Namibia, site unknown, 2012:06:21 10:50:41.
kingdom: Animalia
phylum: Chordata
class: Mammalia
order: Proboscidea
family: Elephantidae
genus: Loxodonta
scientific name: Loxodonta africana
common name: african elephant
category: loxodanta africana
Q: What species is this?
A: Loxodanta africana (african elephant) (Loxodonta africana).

==

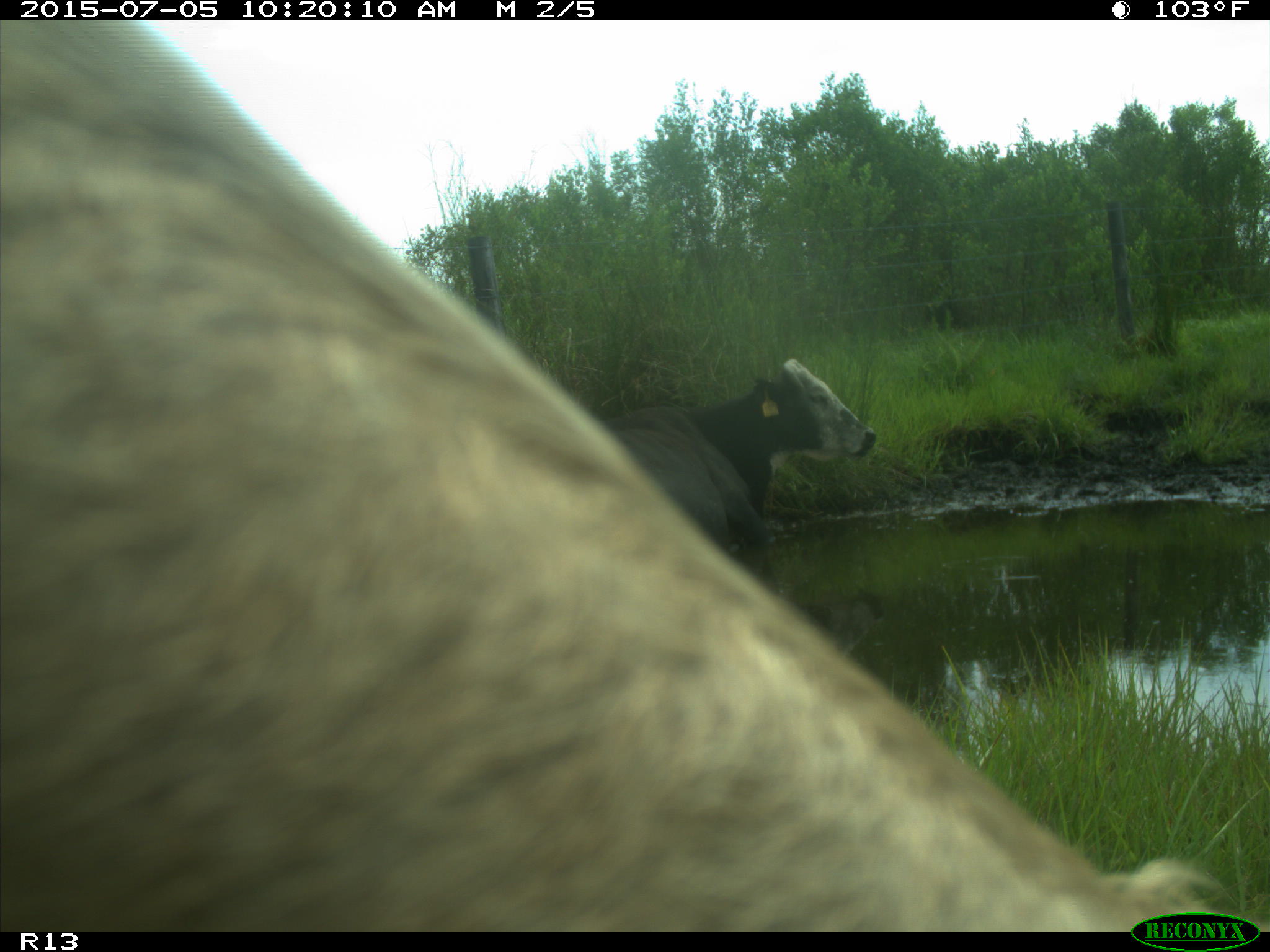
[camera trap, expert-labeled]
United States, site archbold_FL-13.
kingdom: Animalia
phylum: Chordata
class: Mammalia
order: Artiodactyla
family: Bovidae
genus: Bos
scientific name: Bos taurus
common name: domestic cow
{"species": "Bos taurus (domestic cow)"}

# Directions
Everything above from the line containing "family: Elephantidae" down to the line containing "A: Loxodanta africana" should be copied exactly, both end lines included, and nothing else.

# Written response
family: Elephantidae
genus: Loxodonta
scientific name: Loxodonta africana
common name: african elephant
category: loxodanta africana
Q: What species is this?
A: Loxodanta africana (african elephant) (Loxodonta africana).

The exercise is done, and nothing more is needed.